(MONTRÉAL) In response to the Canadian government’s refusal to sign on to an amendment to an international treaty [1] that would ban countries like Canada from shipping hazardous waste, including recyclables, to the Global South, Sarah King, Greenpeace Canada’s Head of Oceans & Plastics campaign said:     

“Dumping our plastic trash on countries in the Global South that are already struggling under a momentous plastic crisis of their own is deplorable. We live in one world and that world is rapidly overflowing with plastic trash. Canada must step up,  sign onto this amendment and take a hard look at home at the overproduction, consumption and pollution of single-use plastic. [2]    Canada’s National Zero Plastic Waste strategy needs to incorporate bans on single-use plastic to help address items well known to be clogging waste streams and choking our oceans, instead of sanctioning dumping our garbage elsewhere. [3] We know that we will never recycle or export our way out of this plastics epidemic.

Greenpeace Canada signed a letter in support of the EcoWaste Coalition of the Philippines exhorting Trudeau to take action to resolve a dumping scandal involving the illegal export of waste from Canada to the Philippines. Greenpeace calls on Canada to demonstrate its commitment to the Convention and to support the amendment.

-30-

Notes to editor:

[1] The Basel Convention on the Control of Transboundary Movements of Hazardous Wastes and Their Disposal is a multilateral agreement negotiated under the United Nations Environment Program (UNEP) in 1988 to establish standards for transboundary movement of hazardous wastes and other wastes. Under this multilateral agreement, Canada is obligated to recognize the risks posed by wastes to human health and take necessary measures to ensure the management of hazardous wastes and other wastes, including their transboundary movement and disposal, does not endanger human health or pollute the environment at the place of disposal.
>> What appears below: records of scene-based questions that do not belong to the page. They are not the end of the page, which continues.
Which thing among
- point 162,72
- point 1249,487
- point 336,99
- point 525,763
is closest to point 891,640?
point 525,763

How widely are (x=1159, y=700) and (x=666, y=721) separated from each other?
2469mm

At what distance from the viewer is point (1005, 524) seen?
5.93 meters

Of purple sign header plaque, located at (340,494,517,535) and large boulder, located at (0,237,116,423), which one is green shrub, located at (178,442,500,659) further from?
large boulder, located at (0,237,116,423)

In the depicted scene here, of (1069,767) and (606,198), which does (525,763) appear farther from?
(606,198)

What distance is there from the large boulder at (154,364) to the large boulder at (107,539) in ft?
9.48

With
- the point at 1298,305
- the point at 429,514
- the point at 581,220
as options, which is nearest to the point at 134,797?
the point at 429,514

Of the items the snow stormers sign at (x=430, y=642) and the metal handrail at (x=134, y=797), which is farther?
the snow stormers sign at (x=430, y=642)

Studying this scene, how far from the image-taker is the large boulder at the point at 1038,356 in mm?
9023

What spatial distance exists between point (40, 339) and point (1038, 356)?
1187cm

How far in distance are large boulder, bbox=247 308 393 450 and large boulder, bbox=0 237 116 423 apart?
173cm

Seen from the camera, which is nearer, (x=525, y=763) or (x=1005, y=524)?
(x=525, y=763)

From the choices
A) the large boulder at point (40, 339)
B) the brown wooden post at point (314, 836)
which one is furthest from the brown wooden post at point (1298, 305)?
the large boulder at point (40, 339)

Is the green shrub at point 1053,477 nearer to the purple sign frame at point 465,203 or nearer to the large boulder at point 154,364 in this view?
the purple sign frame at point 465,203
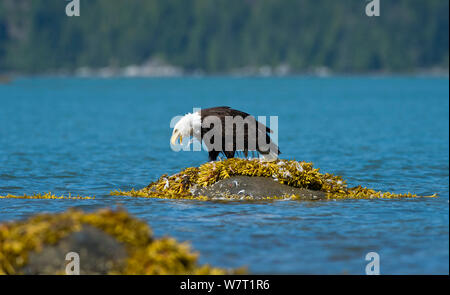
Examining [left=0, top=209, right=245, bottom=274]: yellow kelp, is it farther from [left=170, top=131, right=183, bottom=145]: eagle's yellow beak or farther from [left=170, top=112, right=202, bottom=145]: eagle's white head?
[left=170, top=112, right=202, bottom=145]: eagle's white head

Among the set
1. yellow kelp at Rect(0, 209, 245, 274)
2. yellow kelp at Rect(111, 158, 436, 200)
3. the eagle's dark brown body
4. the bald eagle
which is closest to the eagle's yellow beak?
the bald eagle

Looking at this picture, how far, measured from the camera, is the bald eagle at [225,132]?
16.9m

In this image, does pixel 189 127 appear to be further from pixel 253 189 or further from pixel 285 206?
pixel 285 206

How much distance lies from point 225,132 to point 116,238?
311 inches

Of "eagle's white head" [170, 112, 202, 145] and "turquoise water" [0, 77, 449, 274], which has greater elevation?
"eagle's white head" [170, 112, 202, 145]

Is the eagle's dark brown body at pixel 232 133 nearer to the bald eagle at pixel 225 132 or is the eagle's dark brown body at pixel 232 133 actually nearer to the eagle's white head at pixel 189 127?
the bald eagle at pixel 225 132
[2] Canada is one of only 24 eligible countries that have not yet supported the amendment. For it to pass, three-quarters of the original countries that signed must support the amendment. Currently only two more countries are needed for it to pass. The amendment would ban outright all shipments of hazardous waste including waste intended for recycling.
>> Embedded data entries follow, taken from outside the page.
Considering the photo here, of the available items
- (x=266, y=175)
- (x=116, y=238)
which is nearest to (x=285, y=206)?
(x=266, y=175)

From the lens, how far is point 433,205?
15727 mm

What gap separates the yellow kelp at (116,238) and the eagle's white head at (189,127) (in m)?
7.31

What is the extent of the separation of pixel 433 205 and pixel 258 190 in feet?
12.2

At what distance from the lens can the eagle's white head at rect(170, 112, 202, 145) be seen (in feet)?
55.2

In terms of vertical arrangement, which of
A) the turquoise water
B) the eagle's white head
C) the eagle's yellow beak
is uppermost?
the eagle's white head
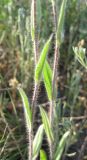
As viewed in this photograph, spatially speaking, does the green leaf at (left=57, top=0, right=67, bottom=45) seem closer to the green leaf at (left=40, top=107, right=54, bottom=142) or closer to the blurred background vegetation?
the green leaf at (left=40, top=107, right=54, bottom=142)

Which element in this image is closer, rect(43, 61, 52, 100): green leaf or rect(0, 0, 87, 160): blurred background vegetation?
rect(43, 61, 52, 100): green leaf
[3] Over one hundred containers of trash from Canada have been rotting in the Philippines since 2013 and 2014. Shipped as plastics for recycling, they in fact also contained household garbage and electronics. Most of the containers remain in quarantine in the ports as a Filipino court has ordered Canada to take the garbage back. During visits to the Philippines in 2015 and 2017, Prime Minister Justin Trudeau promised to deal with the issue but has yet to act.